第六章:殺すという事-8

 

 ロリーナとヘリアーテ達四人の試合を行い、間に休憩を挟みつつ二時間程が経過した。


 全ての試合が終わった結果……。


「言ったろう? 心配などいらないと」


 ロリーナの全戦全勝。


 私からすれば予想通りだが、一番驚いているのは当事者達全員だろう。特にロリーナ本人は無我夢中で戦っていたせいか、この結果に未だ信じられないといった表情で少し困惑している。


 簡単に第一試合のロリーナ対ヘリアーテを解説すると、だ。


 私が指定した試合形式に一番不満気だった彼女が率先してロリーナの最初の対戦相手を買って出た。


 試合開始の合図の直後、ヘリアーテは姿勢を引くするとそのまま脚部に《雷電魔法》を纏わせ床を蹴り、ロリーナの目の前から姿を消した。


 私とヘリアーテが対峙した際にも使った《雷電魔法》を利用した超高速移動。私がスキルをフルで使って漸く捉える事が出来た彼女特有の戦闘スタイルであり、常人ならばアッサリ隙を突かれてしまうだろう。


 然しもの私の剣を止める事が出来たロリーナでは反応すら出来ずに初撃を受ける。ヘリアーテを含めた四人はそう考えていたに違いない。


 だが結果としてロリーナは自身の背後に高速で回り込んだヘリアーテに対し迷い無く振り返り細剣を突き立て、彼女からの先制攻撃を受け止めたのだ。


 ヘリアーテは思わず「ちょ、はぁっ!?」と声を上げたがもう遅い。その時既にロリーナは反撃の構えを取り、刀身に《光魔法》を纏わせていた。

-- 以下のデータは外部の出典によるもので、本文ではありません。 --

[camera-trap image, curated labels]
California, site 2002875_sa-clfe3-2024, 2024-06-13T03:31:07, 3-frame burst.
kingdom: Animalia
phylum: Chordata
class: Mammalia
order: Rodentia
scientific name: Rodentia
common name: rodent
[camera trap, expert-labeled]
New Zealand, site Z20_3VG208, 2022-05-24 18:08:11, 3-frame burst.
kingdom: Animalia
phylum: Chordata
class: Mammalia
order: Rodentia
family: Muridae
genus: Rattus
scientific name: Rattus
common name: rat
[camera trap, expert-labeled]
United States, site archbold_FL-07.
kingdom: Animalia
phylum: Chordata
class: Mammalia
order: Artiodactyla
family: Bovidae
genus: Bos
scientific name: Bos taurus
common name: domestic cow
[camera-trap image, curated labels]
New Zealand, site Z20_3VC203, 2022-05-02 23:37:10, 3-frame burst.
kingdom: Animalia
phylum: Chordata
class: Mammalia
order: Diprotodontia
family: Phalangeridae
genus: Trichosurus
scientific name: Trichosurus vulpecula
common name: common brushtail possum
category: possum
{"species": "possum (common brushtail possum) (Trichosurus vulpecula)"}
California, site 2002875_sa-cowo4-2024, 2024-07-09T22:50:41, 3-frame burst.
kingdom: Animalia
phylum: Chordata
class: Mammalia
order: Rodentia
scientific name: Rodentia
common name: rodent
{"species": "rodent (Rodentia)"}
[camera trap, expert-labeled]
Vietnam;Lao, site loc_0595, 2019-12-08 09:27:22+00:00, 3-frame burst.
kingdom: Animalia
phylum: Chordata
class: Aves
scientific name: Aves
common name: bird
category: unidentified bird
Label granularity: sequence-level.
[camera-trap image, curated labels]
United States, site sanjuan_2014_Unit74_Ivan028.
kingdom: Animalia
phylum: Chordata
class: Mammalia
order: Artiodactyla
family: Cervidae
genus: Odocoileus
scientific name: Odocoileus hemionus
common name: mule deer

 細剣の主な攻撃手段は突き。それも一度や二度ではなく、連続した突きを放つ事に特化しているこの武器の剣速は至近距離で避けるのは困難をきわめる。流石に高速で移動出来るヘリアーテでも攻撃を防がれ体勢を崩した状態では避けられないだろう。


 ヘリアーテ自身もそれを察しているのかその表情には目に見えて焦燥感に溢れていた。


 自身より劣る相手と驕り、反応されると考えていなかった油断で隙が生まれ、反撃されると想定していなかったが故に弾かれた直剣はあらぬ方向を向いている。


 ヘリアーテがロリーナを甘く見た結果の醜態。これで勝負が着いた──かと思われたがヘリアーテも伊達に私から訓練を受けていない。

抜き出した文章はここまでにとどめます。